▶ _Task statement_
For this exercise, the lines from the one with "Thinking Mathematically The" through the final line of the data below are to be transcribed exactly, and pictures are to be skipped.

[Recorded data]
━━━━━━━━━━━━━━━━
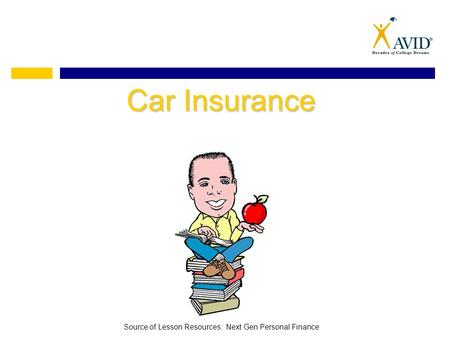 Car Insurance Source of Lesson Resources: Next Gen Personal Finance.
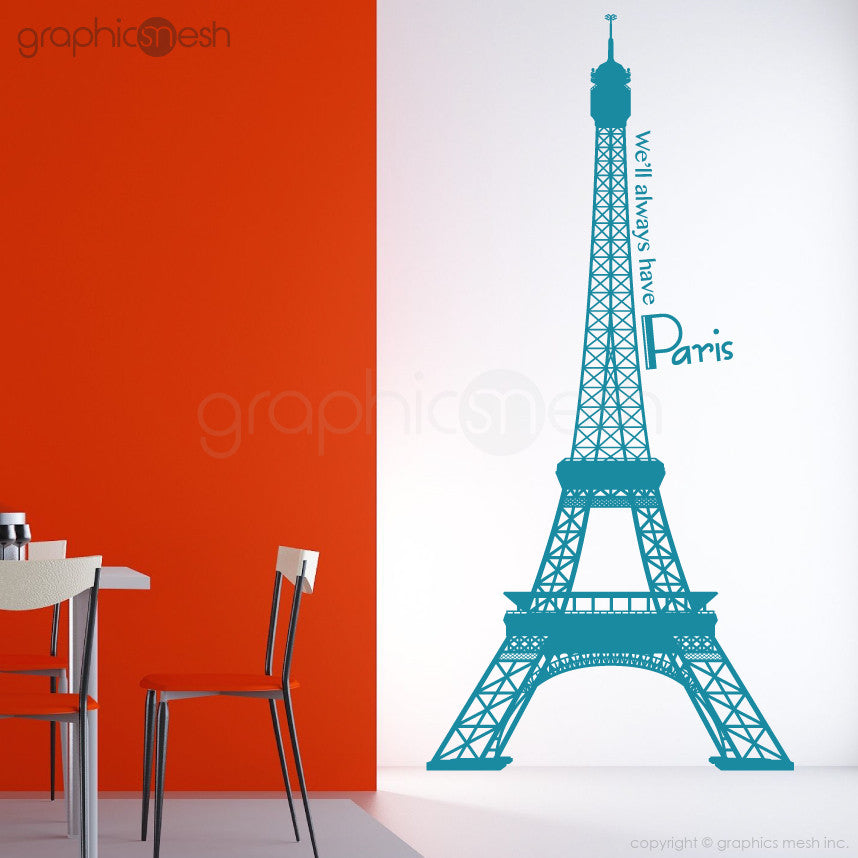 Eiffel Tower with quoote We'll always have paris wall decals Aqua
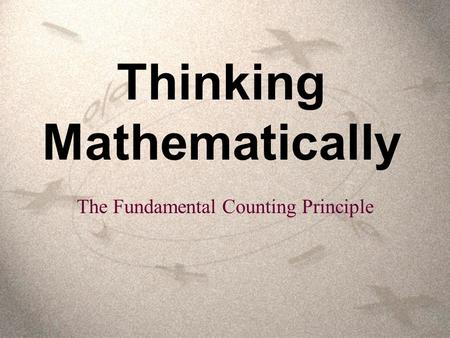 Thinking Mathematically The Fundamental Counting Principle.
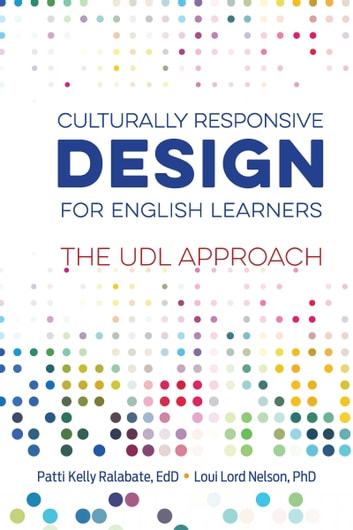 Culturally Responsive Design for English Learners - The UDL Approach ebook by Patti Kelly Ralabate,Loui Lord Nelson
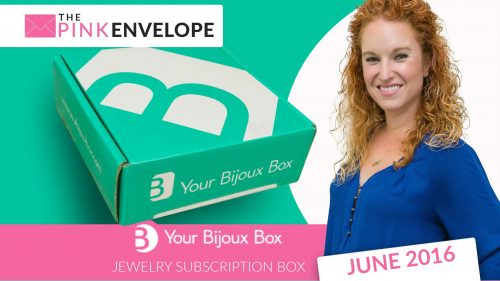Your Bijoux Box June Review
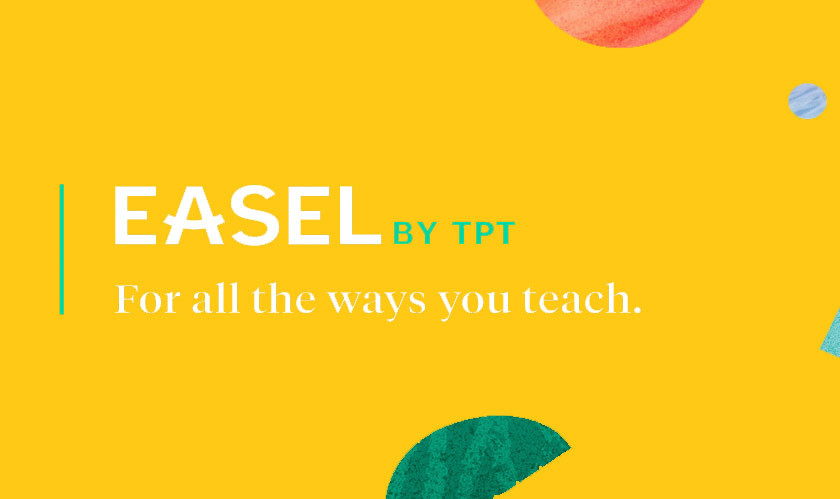 Teachers Pay Teaches introduces a suite of digital tools 'Easel by TpT'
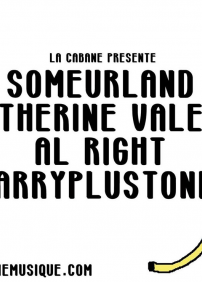 SOMEURLAND, HARRYPLUSTONIO, CATHERINE VALÉRY, AL RIGHT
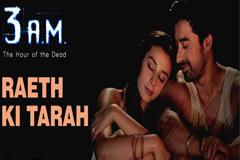 Raeth Ki Tarah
━━━━━━━━━━━━━━━━
▶ _Your solution_
 Thinking Mathematically The Fundamental Counting Principle.
 Culturally Responsive Design for English Learners - The UDL Approach ebook by Patti Kelly Ralabate,Loui Lord Nelson
Your Bijoux Box June Review
 Teachers Pay Teaches introduces a suite of digital tools 'Easel by TpT'
 SOMEURLAND, HARRYPLUSTONIO, CATHERINE VALÉRY, AL RIGHT
 Raeth Ki Tarah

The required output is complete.